A renitência é sempre a nossa melhor amiga. É sempre um passo medroso (ou troquem-se as consoantes de forma indiscreta), um arriscar no desconhecido, o romper com um conformismo que sempre nos agradou, mas que impediu, sempre,  de crescer. Que ousadia é esta de ponderar mudanças, de querer a diferença, a insegurança, a novidade, quando o conforto é aquilo para o qual acordamos todos os dias?
Que audácia é esta de crer que há mais e melhor para além do habitual. Que a nossa felicidade e estabilidade podem ser encontradas para além dos desafios, não tão desafiantes, do dia-a-dia?
Não é tão revitalizante, isto de não ceder a temeridades e seguir? Partir, mudar, trocar o garantido pela incerto, virar a página sem perder o rumo? Perceber que até mesmo na mudança está um grande acto de coragem e um quero-o-melhor, por mim e para mim. 

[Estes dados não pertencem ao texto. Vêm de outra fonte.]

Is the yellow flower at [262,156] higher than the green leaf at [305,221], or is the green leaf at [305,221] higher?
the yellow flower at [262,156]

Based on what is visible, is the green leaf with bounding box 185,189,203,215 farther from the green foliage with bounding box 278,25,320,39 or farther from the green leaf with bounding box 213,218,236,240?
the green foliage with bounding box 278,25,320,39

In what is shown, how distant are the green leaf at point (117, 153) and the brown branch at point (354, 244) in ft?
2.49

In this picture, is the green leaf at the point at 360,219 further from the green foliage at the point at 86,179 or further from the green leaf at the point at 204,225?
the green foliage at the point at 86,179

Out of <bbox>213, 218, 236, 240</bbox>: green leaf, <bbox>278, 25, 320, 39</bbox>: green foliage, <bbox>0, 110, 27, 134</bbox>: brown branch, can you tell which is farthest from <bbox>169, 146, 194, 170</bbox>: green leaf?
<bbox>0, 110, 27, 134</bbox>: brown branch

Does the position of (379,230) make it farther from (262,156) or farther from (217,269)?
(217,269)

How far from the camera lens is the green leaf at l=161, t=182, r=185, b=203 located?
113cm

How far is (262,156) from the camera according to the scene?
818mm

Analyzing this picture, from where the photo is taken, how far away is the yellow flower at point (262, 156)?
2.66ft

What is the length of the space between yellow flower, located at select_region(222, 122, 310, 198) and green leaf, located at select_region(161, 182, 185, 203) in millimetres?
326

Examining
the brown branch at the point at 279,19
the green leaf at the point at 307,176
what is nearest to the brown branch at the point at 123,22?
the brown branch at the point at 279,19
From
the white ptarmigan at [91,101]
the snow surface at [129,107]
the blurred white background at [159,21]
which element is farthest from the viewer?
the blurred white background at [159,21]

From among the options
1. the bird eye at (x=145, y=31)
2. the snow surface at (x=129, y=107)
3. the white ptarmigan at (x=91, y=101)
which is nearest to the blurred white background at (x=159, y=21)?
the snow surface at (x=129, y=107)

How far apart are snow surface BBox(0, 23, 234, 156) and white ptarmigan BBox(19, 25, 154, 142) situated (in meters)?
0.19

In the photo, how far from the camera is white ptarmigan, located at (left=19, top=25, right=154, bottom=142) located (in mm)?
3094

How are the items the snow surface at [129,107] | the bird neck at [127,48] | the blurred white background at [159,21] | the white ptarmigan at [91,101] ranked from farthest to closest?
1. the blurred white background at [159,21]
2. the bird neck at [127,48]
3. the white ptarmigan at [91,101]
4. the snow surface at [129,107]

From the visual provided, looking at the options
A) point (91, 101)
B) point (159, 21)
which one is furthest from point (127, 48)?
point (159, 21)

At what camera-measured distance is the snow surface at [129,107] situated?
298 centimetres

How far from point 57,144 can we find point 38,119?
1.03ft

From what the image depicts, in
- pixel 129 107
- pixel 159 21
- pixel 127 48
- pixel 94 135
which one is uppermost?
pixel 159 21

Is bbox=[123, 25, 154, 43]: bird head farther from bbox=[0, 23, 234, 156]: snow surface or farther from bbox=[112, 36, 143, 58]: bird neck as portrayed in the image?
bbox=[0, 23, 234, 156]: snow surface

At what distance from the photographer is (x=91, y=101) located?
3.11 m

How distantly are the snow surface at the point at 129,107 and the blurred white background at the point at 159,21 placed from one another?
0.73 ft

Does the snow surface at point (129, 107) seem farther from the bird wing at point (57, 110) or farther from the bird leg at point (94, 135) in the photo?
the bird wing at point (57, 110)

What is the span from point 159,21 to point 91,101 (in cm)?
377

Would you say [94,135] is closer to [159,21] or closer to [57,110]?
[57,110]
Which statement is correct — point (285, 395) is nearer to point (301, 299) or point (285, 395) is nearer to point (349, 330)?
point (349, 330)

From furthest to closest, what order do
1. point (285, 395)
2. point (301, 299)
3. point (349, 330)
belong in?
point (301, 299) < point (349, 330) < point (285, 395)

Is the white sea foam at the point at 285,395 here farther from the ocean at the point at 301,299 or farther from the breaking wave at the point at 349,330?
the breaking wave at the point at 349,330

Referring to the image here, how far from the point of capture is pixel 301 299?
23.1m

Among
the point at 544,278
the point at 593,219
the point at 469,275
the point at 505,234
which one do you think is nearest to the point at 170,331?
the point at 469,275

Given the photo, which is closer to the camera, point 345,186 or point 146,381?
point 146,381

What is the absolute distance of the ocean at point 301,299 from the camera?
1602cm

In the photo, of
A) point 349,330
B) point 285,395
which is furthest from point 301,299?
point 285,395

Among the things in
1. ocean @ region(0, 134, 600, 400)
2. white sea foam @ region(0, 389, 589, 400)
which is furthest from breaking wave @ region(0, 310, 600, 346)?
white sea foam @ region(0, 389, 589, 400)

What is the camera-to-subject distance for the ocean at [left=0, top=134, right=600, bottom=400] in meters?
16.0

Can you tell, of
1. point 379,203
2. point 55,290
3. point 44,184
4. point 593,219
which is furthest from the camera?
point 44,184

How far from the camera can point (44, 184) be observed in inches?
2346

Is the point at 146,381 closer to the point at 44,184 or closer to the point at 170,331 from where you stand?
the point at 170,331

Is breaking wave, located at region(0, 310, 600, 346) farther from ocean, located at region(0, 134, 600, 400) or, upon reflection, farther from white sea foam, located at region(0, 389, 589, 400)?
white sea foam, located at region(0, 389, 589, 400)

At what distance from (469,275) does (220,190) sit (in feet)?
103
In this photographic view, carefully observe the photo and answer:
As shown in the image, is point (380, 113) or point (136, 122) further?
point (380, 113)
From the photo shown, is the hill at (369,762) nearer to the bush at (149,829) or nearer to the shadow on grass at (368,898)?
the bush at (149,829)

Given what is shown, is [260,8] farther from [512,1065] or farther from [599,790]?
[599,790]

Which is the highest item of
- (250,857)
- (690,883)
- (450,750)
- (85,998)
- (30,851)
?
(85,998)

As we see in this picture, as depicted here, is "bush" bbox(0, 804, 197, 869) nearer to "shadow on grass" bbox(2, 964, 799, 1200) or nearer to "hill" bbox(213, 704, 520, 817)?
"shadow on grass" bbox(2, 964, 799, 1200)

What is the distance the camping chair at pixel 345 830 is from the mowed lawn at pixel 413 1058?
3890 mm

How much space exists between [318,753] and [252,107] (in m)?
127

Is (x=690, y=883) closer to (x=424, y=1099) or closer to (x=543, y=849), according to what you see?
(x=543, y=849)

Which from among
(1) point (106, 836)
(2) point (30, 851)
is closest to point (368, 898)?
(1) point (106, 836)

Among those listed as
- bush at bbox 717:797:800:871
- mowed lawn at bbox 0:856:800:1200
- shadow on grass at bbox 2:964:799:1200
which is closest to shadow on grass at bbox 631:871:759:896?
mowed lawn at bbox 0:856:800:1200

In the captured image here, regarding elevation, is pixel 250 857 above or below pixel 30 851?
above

Não há nada de errado em querer mudar. Em olhar para o plano de fundo que é a vida e perceber onde queremos chegar e a fase em que nos encontramos. Há que acreditar no timing da vida, e saber que tudo acontecerá no tempo certo, sem ceder a pressas e impulsividades. Tudo acaba por chegar, para nos felicitar por esta irreverência, esta mania de sermos donas do nosso destino e senhoras das nossas manias. E depois há esta necessidade constante de busca pelo desafio, o estado de superação que não nos larga e nos impede de estagnar. Há uma beleza irónica em querer incessamentemente procurar por algo, algo maior, algo diferente, que nos preencha e complete em diferentes fases da nossa vida. Sem nunca mas nunca perder o fio condutor que nos permite ir adiante, mas voltar sempre ao mesmo lugar. 

E porque, sempre tão acertada e tão dentro da minha cabeça, cito Sofia,

"o estado de superação é o estado que não me larga. é a constância da minha vida que não me deixa afastar de mim, que não me permite desistir nem adormecer. é o melhor amigo da esperança que trago do lado de dentro e que me lembra que amanhã pode ser muito diferente, muito melhor, se eu quiser que seja. às vezes teimo em ouvir uma voz que me diz que não vou conseguir, que é muito difícil, que se calhar é melhor desistir. aprendi a respirar fundo. não a calo. mas aprendi a deixar falar mais alto os pequenos balões de oxigénio que existem ao longo do meu caminho: quando não há certezas de nada confia-se na voz do coração. porque é a que faz mais sentido. porque é nela que devemos confiar para atrair a felicidade que queremos para os nossos passos. 
continuo a não ter certezas que tudo vai dar certo. mas sei o que me move: acreditar que vai. e é assim que vou. e é assim que sou."